▶ _What is needed_
Can you print all of the rows below word for word, leaving out the pictures?

....

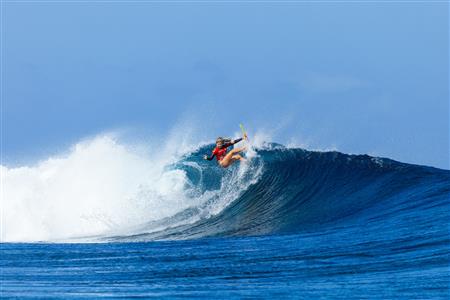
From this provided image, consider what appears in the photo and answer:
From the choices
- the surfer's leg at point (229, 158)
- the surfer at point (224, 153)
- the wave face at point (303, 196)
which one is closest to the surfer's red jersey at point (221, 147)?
the surfer at point (224, 153)

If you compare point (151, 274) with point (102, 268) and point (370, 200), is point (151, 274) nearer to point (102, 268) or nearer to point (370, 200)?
point (102, 268)

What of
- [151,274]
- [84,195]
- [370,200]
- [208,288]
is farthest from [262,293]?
[84,195]

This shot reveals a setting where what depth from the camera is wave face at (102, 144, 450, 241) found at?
45.5ft

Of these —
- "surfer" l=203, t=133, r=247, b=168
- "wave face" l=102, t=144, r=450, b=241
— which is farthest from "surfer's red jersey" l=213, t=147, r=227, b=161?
"wave face" l=102, t=144, r=450, b=241

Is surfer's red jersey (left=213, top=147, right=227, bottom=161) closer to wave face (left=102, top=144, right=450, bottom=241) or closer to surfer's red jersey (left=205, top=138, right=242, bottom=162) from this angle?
surfer's red jersey (left=205, top=138, right=242, bottom=162)

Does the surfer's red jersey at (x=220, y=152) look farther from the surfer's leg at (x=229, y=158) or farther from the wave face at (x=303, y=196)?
the wave face at (x=303, y=196)

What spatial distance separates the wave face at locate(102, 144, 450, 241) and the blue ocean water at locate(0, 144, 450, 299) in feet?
0.08

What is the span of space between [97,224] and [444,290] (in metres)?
8.76

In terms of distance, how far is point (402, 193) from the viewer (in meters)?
15.7

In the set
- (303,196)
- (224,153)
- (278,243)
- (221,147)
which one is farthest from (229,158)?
(278,243)

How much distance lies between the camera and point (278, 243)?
467 inches

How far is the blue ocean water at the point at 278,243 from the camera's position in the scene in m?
8.74

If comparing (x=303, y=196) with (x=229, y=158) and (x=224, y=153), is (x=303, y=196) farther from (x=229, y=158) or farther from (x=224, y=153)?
(x=224, y=153)

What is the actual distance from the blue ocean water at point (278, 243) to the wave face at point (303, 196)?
26mm
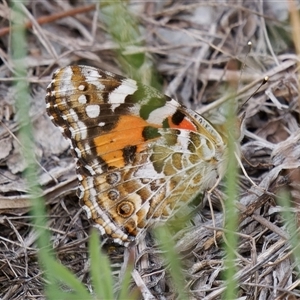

....

▶ _Correct answer_
From this provided image, consider what appears in the photo and answer:
From the choices
- the surfer's leg at point (229, 158)
- the surfer at point (224, 153)
- the wave face at point (303, 196)
which one is closest to the surfer's red jersey at point (221, 147)?
the surfer at point (224, 153)

If you compare point (151, 274) with point (102, 268) and point (370, 200), is point (151, 274) nearer to point (102, 268) or nearer to point (370, 200)?
point (102, 268)

What of
- [151,274]
- [84,195]
- [370,200]
- [208,288]
is farthest from [262,293]?
[84,195]

This shot reveals a setting where what depth from the camera is wave face at (102, 144, 450, 241) found at?
45.5ft

Of these —
- "surfer" l=203, t=133, r=247, b=168
- "wave face" l=102, t=144, r=450, b=241
— which is farthest from "surfer's red jersey" l=213, t=147, r=227, b=161?
"wave face" l=102, t=144, r=450, b=241

Is surfer's red jersey (left=213, top=147, right=227, bottom=161) closer to wave face (left=102, top=144, right=450, bottom=241) or closer to surfer's red jersey (left=205, top=138, right=242, bottom=162) from this angle?
surfer's red jersey (left=205, top=138, right=242, bottom=162)

Does the surfer's red jersey at (x=220, y=152) look farther from the surfer's leg at (x=229, y=158) or farther from the wave face at (x=303, y=196)?
the wave face at (x=303, y=196)

What spatial distance separates the wave face at locate(102, 144, 450, 241) and the blue ocean water at locate(0, 144, 450, 299) in feet?
0.08

What is the span of space between [97,224] and [444,290] (in metres)?
8.76

In terms of distance, how far is point (402, 193) from the viewer (in meters)?
15.7

In the set
- (303,196)
- (224,153)
- (278,243)
- (221,147)
which one is farthest from (229,158)?
(278,243)

How much distance lies between the camera and point (278, 243)?
467 inches

How far is the blue ocean water at the point at 278,243 from the camera's position in the scene in m?
8.74

If comparing (x=303, y=196) with (x=229, y=158) and (x=224, y=153), is (x=303, y=196) farther from (x=229, y=158) or farther from (x=224, y=153)?
(x=224, y=153)

What is the actual distance from the blue ocean water at point (278, 243) to the wave face at point (303, 196)?
26mm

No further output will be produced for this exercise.